> Task to complete: Every entry must be repeated exactly. Exclude all pictures.

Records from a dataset
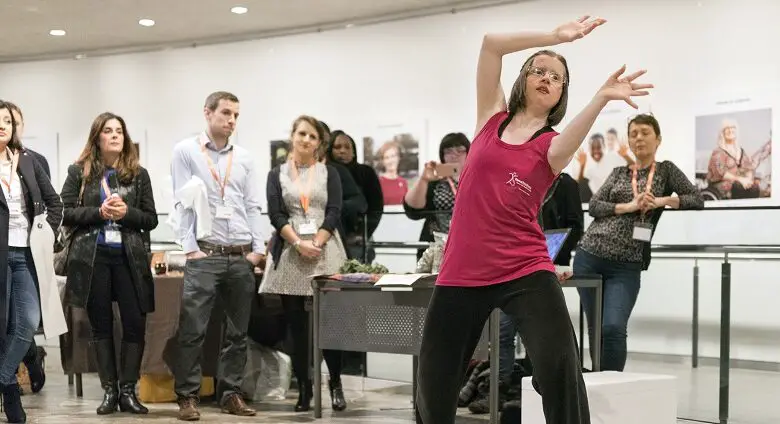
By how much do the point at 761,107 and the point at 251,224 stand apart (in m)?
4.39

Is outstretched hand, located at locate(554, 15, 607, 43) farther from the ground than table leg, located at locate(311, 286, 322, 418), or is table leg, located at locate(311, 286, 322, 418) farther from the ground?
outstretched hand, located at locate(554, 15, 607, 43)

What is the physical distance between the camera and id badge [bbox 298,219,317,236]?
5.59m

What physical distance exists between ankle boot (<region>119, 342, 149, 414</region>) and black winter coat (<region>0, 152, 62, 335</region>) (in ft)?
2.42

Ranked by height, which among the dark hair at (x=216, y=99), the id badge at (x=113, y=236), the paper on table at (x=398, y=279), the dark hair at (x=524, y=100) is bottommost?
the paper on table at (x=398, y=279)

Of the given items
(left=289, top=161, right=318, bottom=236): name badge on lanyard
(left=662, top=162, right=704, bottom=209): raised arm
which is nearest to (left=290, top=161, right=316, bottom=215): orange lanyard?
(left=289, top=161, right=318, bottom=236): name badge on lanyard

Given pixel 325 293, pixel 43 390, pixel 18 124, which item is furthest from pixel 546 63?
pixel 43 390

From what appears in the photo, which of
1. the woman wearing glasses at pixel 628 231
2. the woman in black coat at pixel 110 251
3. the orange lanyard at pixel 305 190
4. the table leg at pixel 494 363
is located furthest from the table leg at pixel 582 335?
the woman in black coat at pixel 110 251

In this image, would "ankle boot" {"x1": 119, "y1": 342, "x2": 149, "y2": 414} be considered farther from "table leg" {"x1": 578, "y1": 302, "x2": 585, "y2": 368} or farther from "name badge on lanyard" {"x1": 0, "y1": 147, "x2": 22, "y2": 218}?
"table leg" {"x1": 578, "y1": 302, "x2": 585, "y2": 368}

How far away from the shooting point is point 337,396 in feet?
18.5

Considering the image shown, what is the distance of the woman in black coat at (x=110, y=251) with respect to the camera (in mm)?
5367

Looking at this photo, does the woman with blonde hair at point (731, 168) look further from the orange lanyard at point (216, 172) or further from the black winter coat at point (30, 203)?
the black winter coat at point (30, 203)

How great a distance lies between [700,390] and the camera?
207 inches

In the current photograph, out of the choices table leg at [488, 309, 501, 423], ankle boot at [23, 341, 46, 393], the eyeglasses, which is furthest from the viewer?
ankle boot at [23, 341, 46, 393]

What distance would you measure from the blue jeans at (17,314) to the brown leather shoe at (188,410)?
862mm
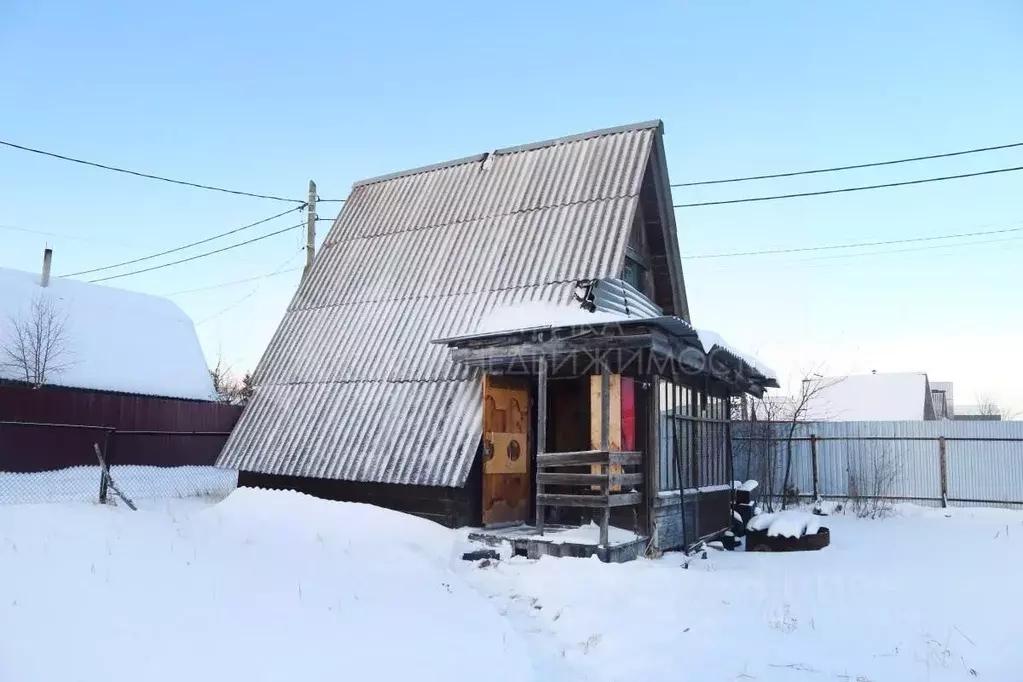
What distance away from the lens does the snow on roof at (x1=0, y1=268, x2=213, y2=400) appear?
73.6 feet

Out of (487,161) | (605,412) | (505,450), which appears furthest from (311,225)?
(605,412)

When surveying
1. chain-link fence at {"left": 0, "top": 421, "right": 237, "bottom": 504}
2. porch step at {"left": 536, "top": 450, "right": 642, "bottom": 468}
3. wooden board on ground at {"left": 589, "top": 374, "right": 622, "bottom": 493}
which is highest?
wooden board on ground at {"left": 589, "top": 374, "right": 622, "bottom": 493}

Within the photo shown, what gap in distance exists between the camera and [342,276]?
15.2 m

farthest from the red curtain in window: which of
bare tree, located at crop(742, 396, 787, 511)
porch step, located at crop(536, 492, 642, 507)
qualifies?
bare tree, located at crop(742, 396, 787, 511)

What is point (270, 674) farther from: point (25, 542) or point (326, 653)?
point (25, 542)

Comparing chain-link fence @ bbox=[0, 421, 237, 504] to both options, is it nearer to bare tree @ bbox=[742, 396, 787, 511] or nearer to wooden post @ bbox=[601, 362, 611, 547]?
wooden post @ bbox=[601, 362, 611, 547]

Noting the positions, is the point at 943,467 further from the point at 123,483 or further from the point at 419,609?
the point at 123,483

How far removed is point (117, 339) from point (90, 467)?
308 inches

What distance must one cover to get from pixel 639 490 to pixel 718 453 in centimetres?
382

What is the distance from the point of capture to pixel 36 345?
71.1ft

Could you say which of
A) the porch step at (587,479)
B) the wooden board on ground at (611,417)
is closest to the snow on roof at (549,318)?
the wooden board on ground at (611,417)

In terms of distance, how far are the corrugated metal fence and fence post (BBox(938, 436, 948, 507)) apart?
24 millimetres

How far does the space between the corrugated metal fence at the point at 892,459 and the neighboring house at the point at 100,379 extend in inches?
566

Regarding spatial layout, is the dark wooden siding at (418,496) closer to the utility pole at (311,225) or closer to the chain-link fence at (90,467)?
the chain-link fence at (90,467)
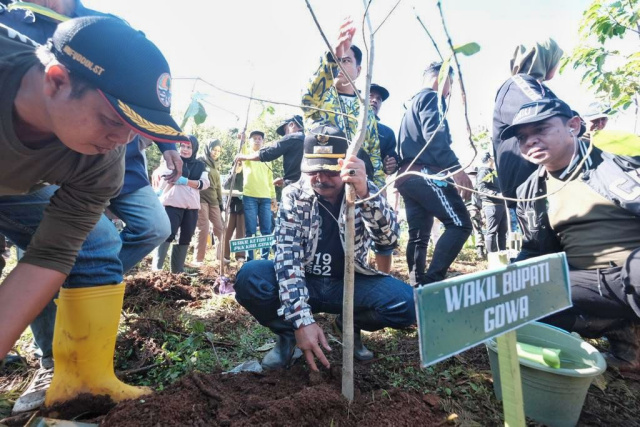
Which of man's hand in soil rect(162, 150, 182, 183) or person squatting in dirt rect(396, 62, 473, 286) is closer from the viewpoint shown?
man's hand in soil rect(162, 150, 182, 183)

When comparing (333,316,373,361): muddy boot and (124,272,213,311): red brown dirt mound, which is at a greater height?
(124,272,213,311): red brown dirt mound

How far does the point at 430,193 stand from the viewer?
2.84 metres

> Written answer:
By how much do the point at 761,107 and the point at 251,224 stand apart (in m)?
4.39

Is outstretched hand, located at locate(554, 15, 607, 43) farther from the ground than table leg, located at locate(311, 286, 322, 418), or is table leg, located at locate(311, 286, 322, 418) farther from the ground?
outstretched hand, located at locate(554, 15, 607, 43)

What is the physical distance between the camera and id badge [bbox 298,219,317,236]?
5.59m

What physical distance exists between ankle boot (<region>119, 342, 149, 414</region>) and black winter coat (<region>0, 152, 62, 335</region>) (in ft)?
2.42

Ranked by height, which among the dark hair at (x=216, y=99), the id badge at (x=113, y=236), the paper on table at (x=398, y=279), the dark hair at (x=524, y=100) is bottommost?
the paper on table at (x=398, y=279)

Of the given items
(left=289, top=161, right=318, bottom=236): name badge on lanyard
(left=662, top=162, right=704, bottom=209): raised arm
which is nearest to (left=290, top=161, right=316, bottom=215): orange lanyard?
(left=289, top=161, right=318, bottom=236): name badge on lanyard

Given pixel 325 293, pixel 43 390, pixel 18 124, which item is furthest from pixel 546 63?
pixel 43 390

From what appears in the photo, which of
1. the woman wearing glasses at pixel 628 231
2. the woman in black coat at pixel 110 251
3. the orange lanyard at pixel 305 190
4. the table leg at pixel 494 363
is located furthest from the table leg at pixel 582 335?
the woman in black coat at pixel 110 251

In this image, would "ankle boot" {"x1": 119, "y1": 342, "x2": 149, "y2": 414} be considered farther from "table leg" {"x1": 578, "y1": 302, "x2": 585, "y2": 368} or farther from "name badge on lanyard" {"x1": 0, "y1": 147, "x2": 22, "y2": 218}?
"table leg" {"x1": 578, "y1": 302, "x2": 585, "y2": 368}

How far away from the shooting point is point 337,396 in feet?
18.5

Considering the image shown, what is the distance of the woman in black coat at (x=110, y=251) with respect to the camera (in mm)?
5367

Looking at this photo, does the woman with blonde hair at point (731, 168) look further from the orange lanyard at point (216, 172) or further from the black winter coat at point (30, 203)?
the black winter coat at point (30, 203)

How great a distance lies between [700,390] and the camera?
207 inches

In the current photograph, out of the choices table leg at [488, 309, 501, 423], ankle boot at [23, 341, 46, 393], the eyeglasses, which is furthest from the viewer?
ankle boot at [23, 341, 46, 393]

What distance would you measure from the blue jeans at (17,314) to the brown leather shoe at (188,410)?
862mm
What distance away from the lens does the snow on roof at (x1=0, y1=268, x2=213, y2=400) appear?
73.6 feet

Out of (487,161) | (605,412) | (505,450), which appears furthest from (311,225)?
(605,412)

When surveying
1. chain-link fence at {"left": 0, "top": 421, "right": 237, "bottom": 504}
2. porch step at {"left": 536, "top": 450, "right": 642, "bottom": 468}
3. wooden board on ground at {"left": 589, "top": 374, "right": 622, "bottom": 493}
which is highest?
wooden board on ground at {"left": 589, "top": 374, "right": 622, "bottom": 493}

Within the photo shown, what gap in distance exists between the camera and [342,276]?
15.2 m

farthest from the red curtain in window: which of
bare tree, located at crop(742, 396, 787, 511)
porch step, located at crop(536, 492, 642, 507)
qualifies?
bare tree, located at crop(742, 396, 787, 511)

What is point (270, 674) farther from: point (25, 542) or point (326, 653)?
point (25, 542)

Comparing chain-link fence @ bbox=[0, 421, 237, 504] to both options, is it nearer to bare tree @ bbox=[742, 396, 787, 511] or nearer to wooden post @ bbox=[601, 362, 611, 547]?
wooden post @ bbox=[601, 362, 611, 547]

Noting the positions, is the point at 943,467 further from the point at 123,483 or further from the point at 419,609?
the point at 123,483

How far removed is point (117, 339) from point (90, 467)?
308 inches

What distance must one cover to get from pixel 639 490 to pixel 718 453 in centimetres?
382

What is the distance from the point of capture to pixel 36 345?
71.1ft

Could you say which of
A) the porch step at (587,479)
B) the wooden board on ground at (611,417)
is closest to the snow on roof at (549,318)?
the wooden board on ground at (611,417)

In terms of distance, how far are the corrugated metal fence and fence post (BBox(938, 436, 948, 507)) apart?
24 millimetres

How far does the space between the corrugated metal fence at the point at 892,459 and the neighboring house at the point at 100,379 extend in inches?
566

Regarding spatial layout, is the dark wooden siding at (418,496) closer to the utility pole at (311,225) or closer to the chain-link fence at (90,467)?
the chain-link fence at (90,467)
Which of man's hand in soil rect(162, 150, 182, 183) or person squatting in dirt rect(396, 62, 473, 286) is closer from the viewpoint shown?
man's hand in soil rect(162, 150, 182, 183)

When comparing (333,316,373,361): muddy boot and (124,272,213,311): red brown dirt mound, which is at a greater height?
(124,272,213,311): red brown dirt mound

How far does the point at 430,193 stand from the viewer?
2.84 metres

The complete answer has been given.